Expect things to constantly change until version v1.0.0.

This library is an extension of PyLops for distributed operators.

As much as numpy and scipy lie at the core of the parent project PyLops, PyLops-distributed heavily builds on top of Dask, and more specifically Dask arrays.

Doing so, linear operators can be parallelized across several processes on a single node or across multiple nodes. Their forward and adjoint are first lazily built as directed acyclic graphs and evaluated only when requested by the user (or automatically within one of our solvers).

Most of the operators and solvers in PyLops-distributed mirror their equivalents in PyLops and users can seamlessly switch between PyLops and PyLops-distributed or even combine operators acting locally with distributed operators.
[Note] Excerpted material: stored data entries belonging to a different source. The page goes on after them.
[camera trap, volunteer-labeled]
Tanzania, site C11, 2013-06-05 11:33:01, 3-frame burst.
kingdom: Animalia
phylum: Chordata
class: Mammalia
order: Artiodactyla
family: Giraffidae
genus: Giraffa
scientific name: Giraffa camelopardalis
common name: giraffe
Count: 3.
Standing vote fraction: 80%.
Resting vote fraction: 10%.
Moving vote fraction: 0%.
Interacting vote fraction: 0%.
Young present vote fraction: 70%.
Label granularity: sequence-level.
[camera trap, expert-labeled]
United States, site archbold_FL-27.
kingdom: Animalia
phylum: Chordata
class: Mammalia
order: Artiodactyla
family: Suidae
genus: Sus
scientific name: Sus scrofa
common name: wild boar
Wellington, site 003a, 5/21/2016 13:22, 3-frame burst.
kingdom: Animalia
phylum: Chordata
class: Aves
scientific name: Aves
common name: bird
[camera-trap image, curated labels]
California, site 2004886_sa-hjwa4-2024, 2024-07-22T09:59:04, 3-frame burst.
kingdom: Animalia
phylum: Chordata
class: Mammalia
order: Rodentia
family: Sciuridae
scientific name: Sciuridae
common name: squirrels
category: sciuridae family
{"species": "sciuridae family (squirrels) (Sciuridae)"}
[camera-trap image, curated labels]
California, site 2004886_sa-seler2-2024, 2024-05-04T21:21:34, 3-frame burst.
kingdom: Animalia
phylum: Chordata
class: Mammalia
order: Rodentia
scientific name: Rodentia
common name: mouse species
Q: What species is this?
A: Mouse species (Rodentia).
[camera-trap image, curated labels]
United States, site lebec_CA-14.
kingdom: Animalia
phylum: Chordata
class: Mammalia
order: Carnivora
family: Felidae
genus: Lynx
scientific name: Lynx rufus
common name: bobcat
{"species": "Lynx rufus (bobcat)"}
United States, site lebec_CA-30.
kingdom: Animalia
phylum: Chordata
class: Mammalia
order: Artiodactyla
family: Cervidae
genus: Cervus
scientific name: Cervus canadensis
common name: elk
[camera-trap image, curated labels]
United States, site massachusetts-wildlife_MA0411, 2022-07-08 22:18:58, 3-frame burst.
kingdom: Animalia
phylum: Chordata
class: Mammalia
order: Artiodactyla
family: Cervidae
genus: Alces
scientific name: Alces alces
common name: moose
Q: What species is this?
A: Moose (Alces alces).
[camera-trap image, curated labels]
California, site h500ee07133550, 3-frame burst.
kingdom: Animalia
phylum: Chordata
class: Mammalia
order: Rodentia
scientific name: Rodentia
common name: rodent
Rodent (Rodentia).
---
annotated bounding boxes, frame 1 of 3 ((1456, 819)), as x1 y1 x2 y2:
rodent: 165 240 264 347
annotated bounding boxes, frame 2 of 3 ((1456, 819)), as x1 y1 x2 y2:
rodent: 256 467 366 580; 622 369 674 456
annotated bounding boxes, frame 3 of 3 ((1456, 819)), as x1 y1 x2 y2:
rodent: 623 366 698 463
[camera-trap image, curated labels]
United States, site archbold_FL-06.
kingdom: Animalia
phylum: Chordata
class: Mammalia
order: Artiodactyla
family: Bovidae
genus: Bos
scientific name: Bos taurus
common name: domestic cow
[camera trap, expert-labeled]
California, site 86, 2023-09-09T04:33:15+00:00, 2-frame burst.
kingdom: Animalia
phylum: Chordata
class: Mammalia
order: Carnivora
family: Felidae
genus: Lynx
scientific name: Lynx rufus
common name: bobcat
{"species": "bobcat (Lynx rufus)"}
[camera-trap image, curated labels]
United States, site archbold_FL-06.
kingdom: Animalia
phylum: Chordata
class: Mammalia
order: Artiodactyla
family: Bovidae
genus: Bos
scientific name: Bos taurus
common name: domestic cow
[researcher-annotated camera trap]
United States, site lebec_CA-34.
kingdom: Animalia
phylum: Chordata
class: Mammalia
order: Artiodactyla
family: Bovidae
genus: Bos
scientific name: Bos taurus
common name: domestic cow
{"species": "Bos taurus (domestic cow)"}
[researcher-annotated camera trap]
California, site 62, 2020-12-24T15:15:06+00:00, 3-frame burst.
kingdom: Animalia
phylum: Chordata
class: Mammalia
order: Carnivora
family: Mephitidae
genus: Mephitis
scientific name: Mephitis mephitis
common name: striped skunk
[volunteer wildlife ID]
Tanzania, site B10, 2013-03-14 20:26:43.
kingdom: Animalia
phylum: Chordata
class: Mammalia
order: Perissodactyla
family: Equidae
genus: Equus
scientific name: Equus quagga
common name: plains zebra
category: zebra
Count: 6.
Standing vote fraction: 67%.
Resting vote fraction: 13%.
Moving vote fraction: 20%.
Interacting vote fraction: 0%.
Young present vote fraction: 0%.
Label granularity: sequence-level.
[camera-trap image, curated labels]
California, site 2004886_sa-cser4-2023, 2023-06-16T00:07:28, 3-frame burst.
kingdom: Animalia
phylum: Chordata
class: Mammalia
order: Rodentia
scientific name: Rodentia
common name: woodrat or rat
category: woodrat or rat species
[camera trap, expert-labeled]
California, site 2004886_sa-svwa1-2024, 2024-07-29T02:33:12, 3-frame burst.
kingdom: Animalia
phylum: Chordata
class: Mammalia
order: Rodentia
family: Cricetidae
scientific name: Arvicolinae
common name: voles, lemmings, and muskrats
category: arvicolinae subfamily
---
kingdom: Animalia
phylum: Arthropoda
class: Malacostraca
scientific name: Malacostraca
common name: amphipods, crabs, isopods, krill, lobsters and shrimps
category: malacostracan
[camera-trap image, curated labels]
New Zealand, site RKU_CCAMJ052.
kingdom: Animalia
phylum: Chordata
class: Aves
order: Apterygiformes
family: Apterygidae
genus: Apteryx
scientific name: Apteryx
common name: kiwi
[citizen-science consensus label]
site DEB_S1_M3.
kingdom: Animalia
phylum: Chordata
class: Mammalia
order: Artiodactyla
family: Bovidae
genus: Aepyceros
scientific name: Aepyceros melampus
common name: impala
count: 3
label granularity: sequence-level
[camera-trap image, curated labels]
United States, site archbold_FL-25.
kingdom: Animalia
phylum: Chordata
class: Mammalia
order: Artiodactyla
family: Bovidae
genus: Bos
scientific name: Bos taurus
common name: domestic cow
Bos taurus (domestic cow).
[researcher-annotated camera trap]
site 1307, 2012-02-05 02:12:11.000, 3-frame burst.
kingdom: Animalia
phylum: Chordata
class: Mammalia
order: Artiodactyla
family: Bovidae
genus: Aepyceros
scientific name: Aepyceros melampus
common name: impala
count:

Here is a simple example showing how a diagonal operator can be created, applied and inverted using PyLops:

import numpy as np
from pylops import Diagonal

n = 10
x = np.ones(n)
d = np.arange(n) + 1

Dop = Diagonal(d)

# y = Dx
y = Dop*x
# x = D'y
xadj = Dop.H*y
# xinv = D^-1 y
xinv = Dop / y

and similarly using PyLops-distributed:

import numpy as np
import dask.array as da
import pylops_distributed
from pylops_distributed import Diagonal

# set-up client
client = pylops_distributed.utils.backend.dask()

n = 10
x = da.ones(n, chunks=(n//2,))
d = da.from_array(np.arange(n) + 1, chunks=(n//2, n//2))

Dop = Diagonal(d)

# y = Dx
y = Dop*x
# x = D'y
xadj = Dop.H*y
# xinv = D^-1 y
xinv = Dop / y

da.compute((y, xadj, xinv))
client.close()

It is worth noticing two things at this point:

  • In this specific case we did not even need to reimplement the Diagonal operator. Calling numpy operations as methods (e.g., x.sum()) instead of functions (e.g., np.sum(x)) makes it automatic for our operator to act as a distributed operator when a dask array is provided instead. Unfortunately not all numpy functions are also implemented as methods: in those cases we reimplement the o perator directly within PyLops-distributed.
  • Using * and .H* is still possible also within PyLops-distributed, however when initializing an operator we will need to decide whether we want to simply create dask graph or also evaluation. This gives flexibility as we can decide if and when apply evaluation using the compute method on a dask array of choice.

History

PyLops-Distributed was initially written and it is currently maintained by Equinor It is an extension of PyLops for large-scale optimization with distributed linear operators that can be tailored to our needs, and as contribution to the free software community.